(WRITTEN REQUEST) Repeat the records below exactly.

(SUPPLIED RECORDS)
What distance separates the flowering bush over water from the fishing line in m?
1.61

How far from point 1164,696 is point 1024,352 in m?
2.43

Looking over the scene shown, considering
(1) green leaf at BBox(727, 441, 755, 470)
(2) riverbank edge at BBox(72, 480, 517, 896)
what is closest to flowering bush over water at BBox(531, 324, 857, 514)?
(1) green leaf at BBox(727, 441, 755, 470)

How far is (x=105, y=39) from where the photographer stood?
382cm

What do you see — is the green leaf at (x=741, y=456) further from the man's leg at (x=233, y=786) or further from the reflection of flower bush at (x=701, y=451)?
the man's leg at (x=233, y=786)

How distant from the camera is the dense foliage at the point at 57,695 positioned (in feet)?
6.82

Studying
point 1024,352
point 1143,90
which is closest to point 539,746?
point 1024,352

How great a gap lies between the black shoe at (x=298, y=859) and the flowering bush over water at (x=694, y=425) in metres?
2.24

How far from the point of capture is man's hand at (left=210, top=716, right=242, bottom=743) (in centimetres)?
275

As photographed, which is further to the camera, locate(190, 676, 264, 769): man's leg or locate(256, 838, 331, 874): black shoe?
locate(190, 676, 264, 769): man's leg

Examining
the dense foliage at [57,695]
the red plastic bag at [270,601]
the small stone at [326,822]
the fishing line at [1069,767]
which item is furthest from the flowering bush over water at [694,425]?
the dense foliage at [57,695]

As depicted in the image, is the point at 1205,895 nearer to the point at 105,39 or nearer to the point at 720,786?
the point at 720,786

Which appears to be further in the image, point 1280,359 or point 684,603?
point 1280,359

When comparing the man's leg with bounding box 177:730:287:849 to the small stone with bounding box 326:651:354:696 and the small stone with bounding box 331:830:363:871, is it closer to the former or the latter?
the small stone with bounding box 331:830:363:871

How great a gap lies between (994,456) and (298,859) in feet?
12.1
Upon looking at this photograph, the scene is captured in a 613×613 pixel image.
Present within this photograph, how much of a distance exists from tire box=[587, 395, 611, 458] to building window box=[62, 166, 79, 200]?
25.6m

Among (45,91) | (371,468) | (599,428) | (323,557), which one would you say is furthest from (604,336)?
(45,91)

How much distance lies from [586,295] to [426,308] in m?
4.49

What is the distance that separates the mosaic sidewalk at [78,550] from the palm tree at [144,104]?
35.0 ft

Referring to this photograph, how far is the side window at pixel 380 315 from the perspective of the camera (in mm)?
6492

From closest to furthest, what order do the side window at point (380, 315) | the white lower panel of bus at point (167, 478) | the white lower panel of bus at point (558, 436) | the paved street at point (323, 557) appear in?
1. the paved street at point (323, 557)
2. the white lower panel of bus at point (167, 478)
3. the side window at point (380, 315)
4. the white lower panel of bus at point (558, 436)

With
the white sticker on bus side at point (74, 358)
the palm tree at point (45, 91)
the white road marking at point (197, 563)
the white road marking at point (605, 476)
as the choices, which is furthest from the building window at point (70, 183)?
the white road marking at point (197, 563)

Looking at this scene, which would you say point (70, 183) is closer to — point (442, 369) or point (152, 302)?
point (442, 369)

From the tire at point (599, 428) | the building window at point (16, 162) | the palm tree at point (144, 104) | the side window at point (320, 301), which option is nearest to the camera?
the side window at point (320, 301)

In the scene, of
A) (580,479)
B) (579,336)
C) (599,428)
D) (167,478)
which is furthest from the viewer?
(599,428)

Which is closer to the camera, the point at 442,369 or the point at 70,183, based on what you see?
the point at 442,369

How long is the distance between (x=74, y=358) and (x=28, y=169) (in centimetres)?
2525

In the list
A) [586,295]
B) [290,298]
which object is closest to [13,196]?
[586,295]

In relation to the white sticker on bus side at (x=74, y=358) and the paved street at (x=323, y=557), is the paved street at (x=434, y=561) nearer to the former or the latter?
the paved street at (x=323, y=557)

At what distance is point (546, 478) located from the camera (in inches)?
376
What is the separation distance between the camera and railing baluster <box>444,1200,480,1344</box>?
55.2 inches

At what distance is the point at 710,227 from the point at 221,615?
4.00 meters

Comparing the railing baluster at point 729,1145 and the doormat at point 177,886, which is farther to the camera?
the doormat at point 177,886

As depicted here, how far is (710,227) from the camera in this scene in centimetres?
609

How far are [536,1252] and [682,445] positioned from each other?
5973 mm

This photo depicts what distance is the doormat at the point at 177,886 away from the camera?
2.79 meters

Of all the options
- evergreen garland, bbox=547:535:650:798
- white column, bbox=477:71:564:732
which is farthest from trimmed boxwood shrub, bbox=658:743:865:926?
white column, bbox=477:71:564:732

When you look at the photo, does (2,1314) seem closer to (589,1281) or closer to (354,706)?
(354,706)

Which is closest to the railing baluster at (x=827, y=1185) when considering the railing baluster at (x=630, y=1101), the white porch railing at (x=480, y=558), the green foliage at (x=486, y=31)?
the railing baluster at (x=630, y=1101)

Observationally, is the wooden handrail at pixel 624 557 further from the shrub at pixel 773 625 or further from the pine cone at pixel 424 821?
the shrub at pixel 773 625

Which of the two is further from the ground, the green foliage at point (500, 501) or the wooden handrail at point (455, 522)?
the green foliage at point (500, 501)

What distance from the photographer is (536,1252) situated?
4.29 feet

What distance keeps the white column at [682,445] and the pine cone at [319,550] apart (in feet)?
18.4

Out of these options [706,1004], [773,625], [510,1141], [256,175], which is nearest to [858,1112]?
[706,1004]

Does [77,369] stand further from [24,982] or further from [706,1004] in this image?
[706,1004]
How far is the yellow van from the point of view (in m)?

(FINISHED ANSWER)
What distance separates the flowering bush over water from the fishing line in m?
1.61

How far from point 1164,696 is point 1024,352 in m?
2.43

Looking over the scene shown, considering
(1) green leaf at BBox(727, 441, 755, 470)
(2) riverbank edge at BBox(72, 480, 517, 896)
what is closest to flowering bush over water at BBox(531, 324, 857, 514)?
(1) green leaf at BBox(727, 441, 755, 470)

How far is (x=105, y=39) from where the photographer stood?
382cm

What do you see — is the green leaf at (x=741, y=456) further from the man's leg at (x=233, y=786) or further from the reflection of flower bush at (x=701, y=451)?
the man's leg at (x=233, y=786)

How distant from the camera is the dense foliage at the point at 57,695 positioned (in feet)?
6.82

Studying
point 1024,352
point 1143,90
which is closest to point 539,746?
point 1024,352

How great a gap lies between the black shoe at (x=298, y=859) and the flowering bush over water at (x=694, y=425) in metres?
2.24

How far from the point of capture is man's hand at (left=210, top=716, right=242, bottom=743) (in centimetres)?
275

As photographed, which is further to the camera, locate(190, 676, 264, 769): man's leg or locate(256, 838, 331, 874): black shoe?
locate(190, 676, 264, 769): man's leg

Examining
the dense foliage at [57,695]
the red plastic bag at [270,601]
the small stone at [326,822]
the fishing line at [1069,767]
which item is furthest from the flowering bush over water at [694,425]?
the dense foliage at [57,695]

As depicted in the image, is the point at 1205,895 nearer to the point at 105,39 or nearer to the point at 720,786?
the point at 720,786

Which appears to be further in the image, point 1280,359 or point 684,603?
point 1280,359

When comparing the man's leg with bounding box 177:730:287:849 to the small stone with bounding box 326:651:354:696 and the small stone with bounding box 331:830:363:871, is it closer to the former or the latter?
the small stone with bounding box 331:830:363:871

How great a gap lies between (994,456) and (298,859) in feet?
12.1
Upon looking at this photograph, the scene is captured in a 613×613 pixel image.
Present within this photograph, how much of a distance exists from tire box=[587, 395, 611, 458] to building window box=[62, 166, 79, 200]?
25.6m

Among (45,91) | (371,468) | (599,428) | (323,557), which one would you say is furthest from (604,336)?
(45,91)

How much distance lies from [586,295] to [426,308] in m?
4.49

What is the distance that separates the mosaic sidewalk at [78,550] from the palm tree at [144,104]?
35.0 ft

Referring to this photograph, how far is the side window at pixel 380 315 from the perspective of the camera (in mm)?
6492

From closest to furthest, what order do the side window at point (380, 315) | the white lower panel of bus at point (167, 478) | the white lower panel of bus at point (558, 436) | the paved street at point (323, 557) appear in?
1. the paved street at point (323, 557)
2. the white lower panel of bus at point (167, 478)
3. the side window at point (380, 315)
4. the white lower panel of bus at point (558, 436)

With
the white sticker on bus side at point (74, 358)
the palm tree at point (45, 91)
the white road marking at point (197, 563)
the white road marking at point (605, 476)
as the choices, which is furthest from the building window at point (70, 183)?
the white road marking at point (197, 563)

Looking at this scene, which would you say point (70, 183) is closer to — point (442, 369) or point (152, 302)?
point (442, 369)

From the tire at point (599, 428) | the building window at point (16, 162) | the palm tree at point (144, 104) | the side window at point (320, 301), which option is nearest to the camera?
the side window at point (320, 301)

In the scene, of
A) (580,479)
B) (579,336)
C) (599,428)
D) (167,478)
which is furthest from the viewer?
(599,428)

Which is closer to the camera, the point at 442,369 or the point at 70,183, based on what you see?
the point at 442,369

How long is the distance between (x=74, y=358) and (x=28, y=169) (in centimetres)?
2525

In the list
A) [586,295]
B) [290,298]
which object is closest to [13,196]?
[586,295]

In relation to the white sticker on bus side at (x=74, y=358) and the paved street at (x=323, y=557), is the paved street at (x=434, y=561) nearer to the former or the latter?
the paved street at (x=323, y=557)

At what distance is point (546, 478) located from the camera (in inches)?
376
What is the separation distance between the camera and railing baluster <box>444,1200,480,1344</box>?
55.2 inches

At what distance is the point at 710,227 from the point at 221,615?
4.00 meters

Comparing the railing baluster at point 729,1145 and the doormat at point 177,886, which is farther to the camera?
the doormat at point 177,886

As depicted here, how far is (710,227) from the camera in this scene in centimetres?
609

How far are [536,1252] and [682,445] positioned from each other?
5973 mm

This photo depicts what distance is the doormat at the point at 177,886 away from the camera?
2.79 meters

Of all the options
- evergreen garland, bbox=547:535:650:798
- white column, bbox=477:71:564:732
which is farthest from trimmed boxwood shrub, bbox=658:743:865:926?
white column, bbox=477:71:564:732

When you look at the photo, does (2,1314) seem closer to (589,1281) or closer to (354,706)?
(354,706)

Which is closest to the railing baluster at (x=827, y=1185) when considering the railing baluster at (x=630, y=1101), the white porch railing at (x=480, y=558), the green foliage at (x=486, y=31)?
the railing baluster at (x=630, y=1101)

Observationally, is the wooden handrail at pixel 624 557 further from the shrub at pixel 773 625 or further from the pine cone at pixel 424 821?
the shrub at pixel 773 625

Which of the two is further from the ground, the green foliage at point (500, 501) or the wooden handrail at point (455, 522)?
the green foliage at point (500, 501)

What distance from the photographer is (536,1252) situated?
4.29 feet

What distance keeps the white column at [682,445] and the pine cone at [319,550] apart (in feet)?
18.4

Out of these options [706,1004], [773,625], [510,1141], [256,175], which is nearest to [858,1112]?
[706,1004]

Does [77,369] stand further from [24,982] or further from [706,1004] in this image?
[706,1004]
How far is the yellow van from the point of view (in m)?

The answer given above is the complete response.